DataWorks provides the MaxCompute Script node, which supports development in script mode based on the MaxCompute 2.0 SQL engine. This topic describes how to use the MaxCompute Script node.
Background
The MaxCompute SQL engine supports script mode, which combines multiple SQL statements into a single script that is compiled and executed as one unit. This is useful for complex queries, such as nested subqueries or operations that require multiple steps. By submitting the entire script at once, you generate a unified execution plan, and the job is queued and run only once. This approach uses resources more efficiently. For more information, see SQL script mode. In DataWorks, you can use the MaxCompute Script node to create and schedule script-based tasks.
Use case
Script mode is ideal for rewriting deeply nested subqueries or splitting complex logic into multiple statements.
For example, in script mode, you can assign a constant to a variable and then use a SELECT * FROM variable statement to convert it into a scalar for use in calculations with other columns. The constant can also be stored in a single-row table. See the following example. For the conversion syntax, see Subquery (SUBQUERY).
@a := SELECT 10; -- Assign the constant 10 to @a. Alternatively, assign a value from a single-row table t1, such as SELECT col1 FROM t1.
@b := SELECT key,VALUE+(SELECT * FROM @a) FROM t2 WHERE key >10000; -- Calculate a new value by using the value column from table t2 and the value from @a.
SELECT * FROM @b;
Avoid using a single script with table variables to combine data sources that become ready at significantly different times (for example, one source is ready at 01:00 and another at 07:00). The job will not start until all data is available, which can cause significant delays.

= = = =

#### Task set:
1 – List each statement in the example script on the MaxCompute Script node page, leaving out the trailing comments.
2 – Reproduce the passage of the MaxCompute Script node page that begins at the words "For example, in" and ends after "col1 FROM t1.".
Rely only on the MaxCompute Script node page; the material does not come into play.

= = = =

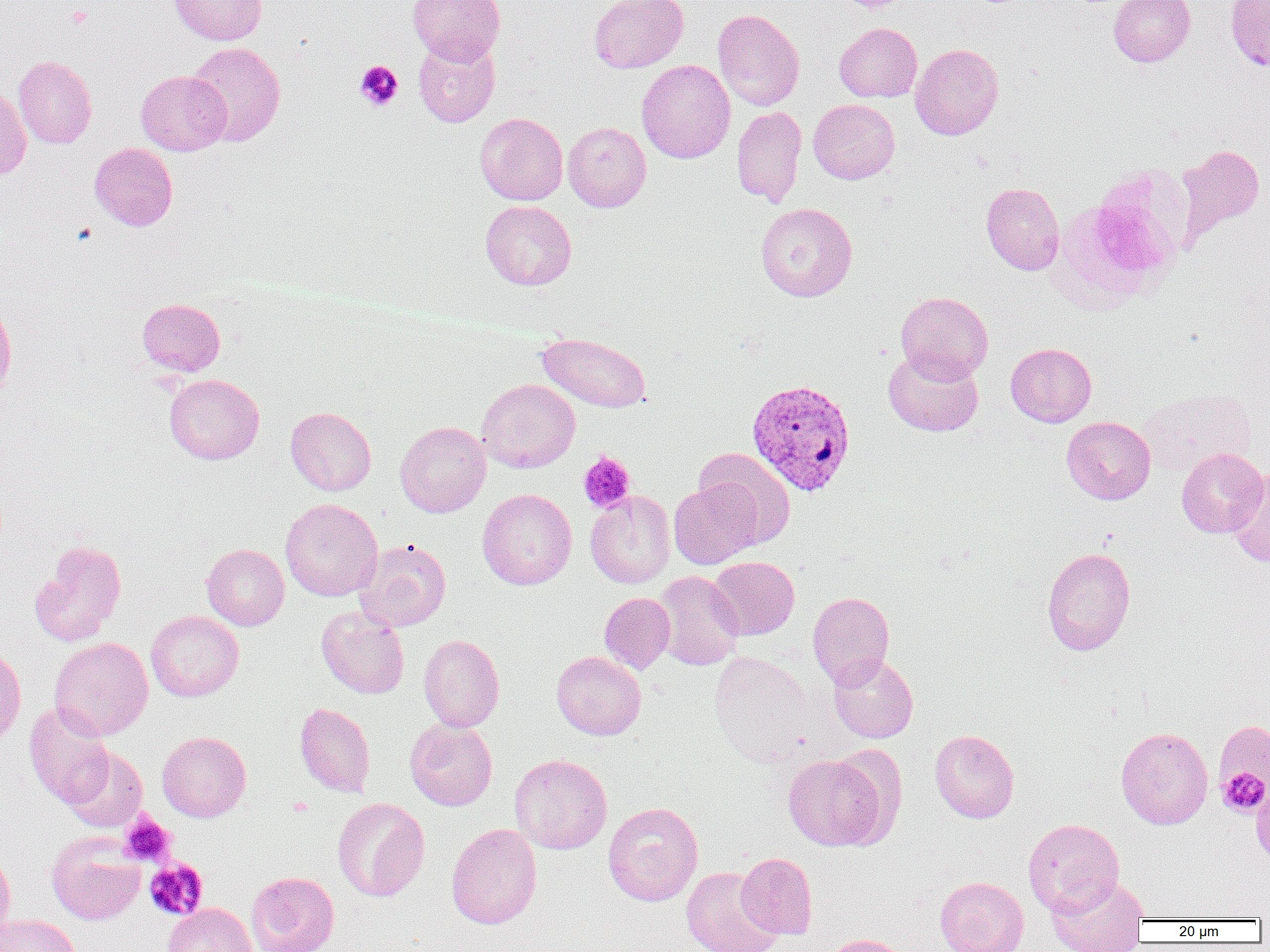

Summary:
  - Coordinate format: approximate bounding boxes as [x1, y1, x2, y2] in pixels
  - Uninfected red blood cell locations: [169, 0, 267, 44], [407, 0, 505, 64], [589, 0, 688, 73], [1109, 0, 1196, 67], [1225, 0, 1270, 70], [712, 9, 804, 110], [834, 22, 922, 102], [413, 36, 500, 127], [187, 42, 286, 147], [911, 43, 1004, 140], [13, 55, 97, 149], [636, 60, 735, 164], [136, 70, 231, 155], [0, 87, 31, 180], [808, 99, 900, 184], [731, 106, 806, 207], [475, 113, 568, 205], [563, 122, 651, 212], [89, 143, 178, 231], [1176, 144, 1265, 244], [981, 182, 1064, 275], [480, 200, 577, 290], [755, 202, 857, 302], [895, 291, 993, 383], [0, 298, 17, 402], [137, 298, 225, 375], [537, 332, 651, 413], [1006, 343, 1096, 427], [883, 349, 983, 437], [164, 374, 264, 464], [477, 378, 580, 473], [1139, 388, 1257, 476], [286, 406, 376, 496], [1062, 416, 1156, 504], [394, 421, 491, 517], [693, 448, 796, 548], [1176, 448, 1268, 537], [1227, 468, 1270, 568], [669, 480, 762, 569], [477, 488, 577, 590], [585, 491, 675, 588], [280, 498, 383, 601], [355, 539, 451, 631], [29, 540, 126, 646], [201, 543, 289, 631], [1042, 547, 1136, 655], [708, 556, 799, 640], [653, 571, 744, 670], [807, 591, 894, 688], [599, 592, 675, 673], [316, 606, 409, 699], [146, 611, 244, 702], [418, 634, 504, 732], [49, 637, 153, 741], [0, 643, 26, 747], [551, 651, 646, 740], [709, 651, 813, 766], [828, 653, 918, 744], [294, 702, 376, 798], [24, 703, 115, 808], [405, 718, 497, 810], [1215, 722, 1269, 803], [1115, 726, 1213, 829], [930, 729, 1019, 823], [157, 731, 251, 821], [62, 746, 148, 833], [510, 754, 612, 854], [783, 754, 887, 850], [1251, 778, 1270, 863], [332, 797, 430, 901], [603, 801, 703, 906], [1023, 818, 1124, 916], [446, 823, 541, 929], [46, 831, 145, 925], [0, 845, 15, 942], [735, 852, 818, 940], [142, 858, 220, 928], [681, 866, 781, 952], [246, 871, 339, 952], [1047, 875, 1149, 952], [935, 876, 1028, 952], [162, 903, 257, 952], [1, 914, 81, 952], [819, 934, 909, 952]
  - Platelet locations: [842, 0, 904, 13], [355, 60, 403, 110], [578, 451, 636, 513], [1217, 767, 1269, 816], [120, 813, 174, 867], [144, 858, 208, 920]
  - Plasmodium vivax-infected red blood cell locations: [746, 378, 856, 497]
  - Slide-level diagnosis: Plasmodium vivax
  - Preparation: thin blood smear
  - Field of view: single
  - Modality: light microscopy
  - Image size: 1270×952 pixels
  - Magnification: 1000x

= = = =

#### Answers below:
1 –
@a := SELECT 10;
@b := SELECT key,VALUE+(SELECT * FROM @a) FROM t2 WHERE key >10000;
SELECT * FROM @b;

2 –
For example, in script mode, you can assign a constant to a variable and then use a SELECT * FROM variable statement to convert it into a scalar for use in calculations with other columns. The constant can also be stored in a single-row table. See the following example. For the conversion syntax, see Subquery (SUBQUERY).
@a := SELECT 10; -- Assign the constant 10 to @a. Alternatively, assign a value from a single-row table t1, such as SELECT col1 FROM t1.